In March 2009, the International Olympic Committee assembled an expert group listed above to discuss the current state of the art of the pre-participation health evaluation aiming to provide recommendations for a practical elite athlete Periodic Health Examination (PHE), as well as to outline the need for further research.
The PHE can serve many purposes. The PHE includes a comprehensive assessment of the athlete’s current health status and risk of future injury or disease and, typically, is the entry point for medical care of the athlete. The PHE also serves as a tool for periodic health evaluation and monitoring in athletes.
In a narrow sense, the main purpose of the PHE is to screen for injuries or medical conditions that may place an athlete at risk for safe participation. Athletes may be affected by conditions that do not have overt symptoms and that can only be detected by periodic health evaluations.
The PPHE may serve other purposes than just screening athletes for future health problems. One obvious goal is to ensure that current health problems are managed appropriately and, ultimately, to determine whether an athlete is medically cleared to engage in a particular sport or event. Even elite athletes with easy access to medical care do not always seek medical attention for injuries or disease, despite having significant symptoms.
Some silent conditions are common and, although not severe from a health perspective, may influence sports performance. Periodic health evaluations and ongoing monitoring represent an opportunity to diagnose and manage such conditions.
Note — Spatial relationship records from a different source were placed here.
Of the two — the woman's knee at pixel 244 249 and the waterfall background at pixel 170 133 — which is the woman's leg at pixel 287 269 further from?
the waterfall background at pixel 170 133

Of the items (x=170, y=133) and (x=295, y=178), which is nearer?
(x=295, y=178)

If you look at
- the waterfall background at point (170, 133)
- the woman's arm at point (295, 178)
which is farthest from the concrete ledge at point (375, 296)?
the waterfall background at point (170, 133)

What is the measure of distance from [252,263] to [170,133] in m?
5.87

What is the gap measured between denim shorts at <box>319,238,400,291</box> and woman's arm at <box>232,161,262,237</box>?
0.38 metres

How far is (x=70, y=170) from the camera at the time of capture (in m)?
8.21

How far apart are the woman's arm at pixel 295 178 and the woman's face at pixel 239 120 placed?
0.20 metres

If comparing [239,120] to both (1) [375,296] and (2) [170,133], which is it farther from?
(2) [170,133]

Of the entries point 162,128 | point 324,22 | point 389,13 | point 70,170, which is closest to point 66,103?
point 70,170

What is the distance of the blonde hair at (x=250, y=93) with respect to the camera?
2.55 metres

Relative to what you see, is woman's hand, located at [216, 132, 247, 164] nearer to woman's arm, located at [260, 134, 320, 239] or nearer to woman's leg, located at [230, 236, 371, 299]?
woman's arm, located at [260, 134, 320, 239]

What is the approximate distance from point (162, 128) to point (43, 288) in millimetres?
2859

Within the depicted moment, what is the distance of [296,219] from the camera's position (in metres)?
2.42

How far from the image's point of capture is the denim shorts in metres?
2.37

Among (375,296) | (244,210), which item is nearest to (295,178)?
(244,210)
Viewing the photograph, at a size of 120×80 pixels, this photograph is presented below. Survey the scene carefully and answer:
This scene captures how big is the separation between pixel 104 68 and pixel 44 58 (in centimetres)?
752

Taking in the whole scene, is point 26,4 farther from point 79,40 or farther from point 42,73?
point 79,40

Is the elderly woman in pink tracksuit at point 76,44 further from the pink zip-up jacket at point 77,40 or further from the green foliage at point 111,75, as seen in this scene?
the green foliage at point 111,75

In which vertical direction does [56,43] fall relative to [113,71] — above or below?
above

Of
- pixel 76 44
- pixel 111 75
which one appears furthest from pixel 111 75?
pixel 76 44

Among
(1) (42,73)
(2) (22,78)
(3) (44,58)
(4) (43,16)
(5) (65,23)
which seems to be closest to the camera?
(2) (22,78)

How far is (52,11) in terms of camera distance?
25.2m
They also provide an opportunity to identify conditions that are barriers to performance.. Another important function of periodic health evaluations is that they allow the athlete an opportunity to establish a relationship with the health personnel who will be involved in providing continuing care.
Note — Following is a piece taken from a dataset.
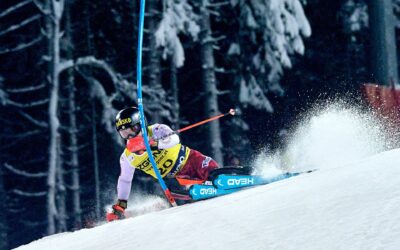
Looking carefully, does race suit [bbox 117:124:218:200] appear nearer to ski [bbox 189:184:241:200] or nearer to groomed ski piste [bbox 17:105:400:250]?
ski [bbox 189:184:241:200]

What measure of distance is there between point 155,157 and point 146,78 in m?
13.0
Finally, the PHE also represents an opportunity to look for characteristics which may put the athlete at risk for future injury or disease. Depending on the sport and the age, ethnic origin and gender of the athlete, it may be prudent to include an assessment of specific risk factors in the PHE.
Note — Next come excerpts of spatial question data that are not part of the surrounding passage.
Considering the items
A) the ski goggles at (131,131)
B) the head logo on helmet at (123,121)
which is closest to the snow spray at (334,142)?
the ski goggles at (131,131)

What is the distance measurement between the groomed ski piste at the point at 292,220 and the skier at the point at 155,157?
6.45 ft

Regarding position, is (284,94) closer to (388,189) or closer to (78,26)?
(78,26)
The final paper will include specific paragraphs on cardiology, non-cardiac medical conditions, concussion, dental injuries, musculoskeletal injuries and issues specific to women. The paper will be published simultaneously in seven major sport medicine journals and will include evidence base and recommendations for the PHE content, as well as recommendations for further research in this field. Finally, in the Appendix, a common history and physical examination form will be provided.
It is hoped that the practical recommendations provided in the document will form a starting point for future research to advance our understanding of this important step toward protecting the health of the elite athlete.
The group did not take any position as to whether PHE should be recommended as compulsory for participation in elite sport. That is for the relevant sports authorities to decide.